> Instructions for the task: Please set down word for word the part of the forum thread below on scraping website data, from "I’d start by" up to and including "696: The Middlin...".

> Reading passage:
Viewing 14 posts - 1 through 14 (of 14 total)
  • Website data scraping
  • titusrider
    Free Member

    So supposing I wanted to gather all the results data sets that are freely provided by the UCI here:
    UCI

    and download whole sections of the website data at once (ie the whole 2013 Pro Road Season)

    Is there any simple way I could do it?
    do I need to start writing code?
    What code? could I do it in C#?

    Cheers

    nbt
    Full Member

    I’d start by

    1) ensuring that you are allowed to redistribute the results – just becasue you can access them, doesn;t mean you are allowed to republish elsewhere

    2) learning about coding and deciding what language to learn then working out how to do a job in that language, rather than working out what language to learning to do a job

    3) use the RSS feed rather than the website

    damo2576
    Free Member

    Fresh Goods Friday 696: The Middling Edition

    Fresh Goods Friday 696: The Middlin...
    Latest Singletrack Videos
    titusrider
    Free Member

    thx, NBT

    not planning on re-distributing just playing with some data vis software

    I am an IT pro who mostly works in SQL and a smattering of C# but web is not my forte, was just wondering if my c# could be used to do this job (im not gonna teach myself a new language just to gather some cool demo data)

> Data lines:
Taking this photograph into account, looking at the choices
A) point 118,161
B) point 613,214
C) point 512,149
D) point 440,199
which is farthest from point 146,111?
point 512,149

> Exercise solution:
I’d start by

    1) ensuring that you are allowed to redistribute the results – just becasue you can access them, doesn;t mean you are allowed to republish elsewhere

    2) learning about coding and deciding what language to learn then working out how to do a job in that language, rather than working out what language to learning to do a job

    3) use the RSS feed rather than the website

    damo2576
    Free Member

    Fresh Goods Friday 696: The Middling Edition

    Fresh Goods Friday 696: The Middlin...